*ФРАГМЕНТ СТРАНИЦЫ*.
Детство певицы прошло в деревне Любовке Саратовской губернии, в ста верстах от железной дороги. Глушь. темнота и, конечно, бабкины песни. Ольга Васильевна кончила Саратовскую музыкальную школу и отправилась в Питер «постигать премудрость оперную». Но оперная сцена не принесла ничего, кроме горечи и интриг. Без сожаления отказалась Ковалева от карьеры оперной певицы. Не в этом, по существу, было её призвание. Ее тянуло к песне. И она стала петь рабочим на заводах, в мастерских, на фабриках. Иногда удавалось выступить перед солдатами. Ковалева пела о рабочей доле, о беспросветной судьбе деревенской бабы, о тяжелой неволе, в которой живет и трудится русский народ. Естественно, что с таким репертуаром певица продержаться долго не могла. Как неблатонадёжной, ей запретили концертную деятельность и предложили покинуть Петербург. Только после революции Ольга Ковалева получила возможность выступать на концертной эстраде.

В 1925 году её пригласили на радио, и она стала подлинно народной певицей. Слушатели приняли ее как старого друга, как близкого, своего человека. На радио для неё приходило много писем. Часто в своей передаче, прежде чем начать программу, она отвечала на них. Кто только не писал ей! Больше всего писем было от крестьян.

*ИСХОДНЫЕ ДАННЫЕ*.

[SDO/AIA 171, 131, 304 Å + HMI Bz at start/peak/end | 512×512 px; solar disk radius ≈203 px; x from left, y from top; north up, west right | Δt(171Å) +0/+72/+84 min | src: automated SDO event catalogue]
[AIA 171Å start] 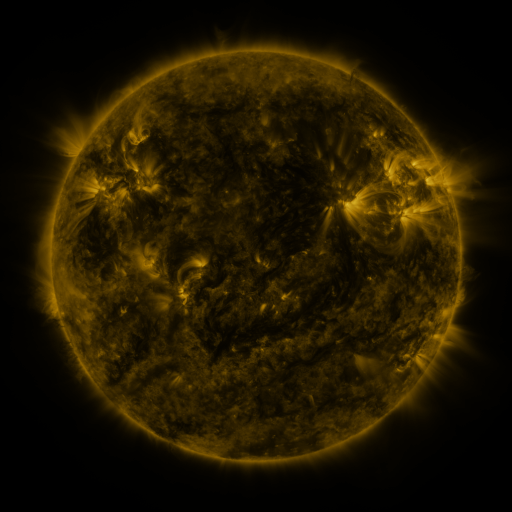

*ЦЕЛЬ ЗАДАНИЯ*.
Обновите часть текста о певице Ковалевой: приведите его заново, начиная со слов «В 1925 году» и заканчивая словами «было от крестьян.», заменив «писем» на «открыток».

*РЕЗУЛЬТАТ ЗАДАНИЯ*.
В 1925 году её пригласили на радио, и она стала подлинно народной певицей. Слушатели приняли ее как старого друга, как близкого, своего человека. На радио для неё приходило много открыток. Часто в своей передаче, прежде чем начать программу, она отвечала на них. Кто только не писал ей! Больше всего открыток было от крестьян.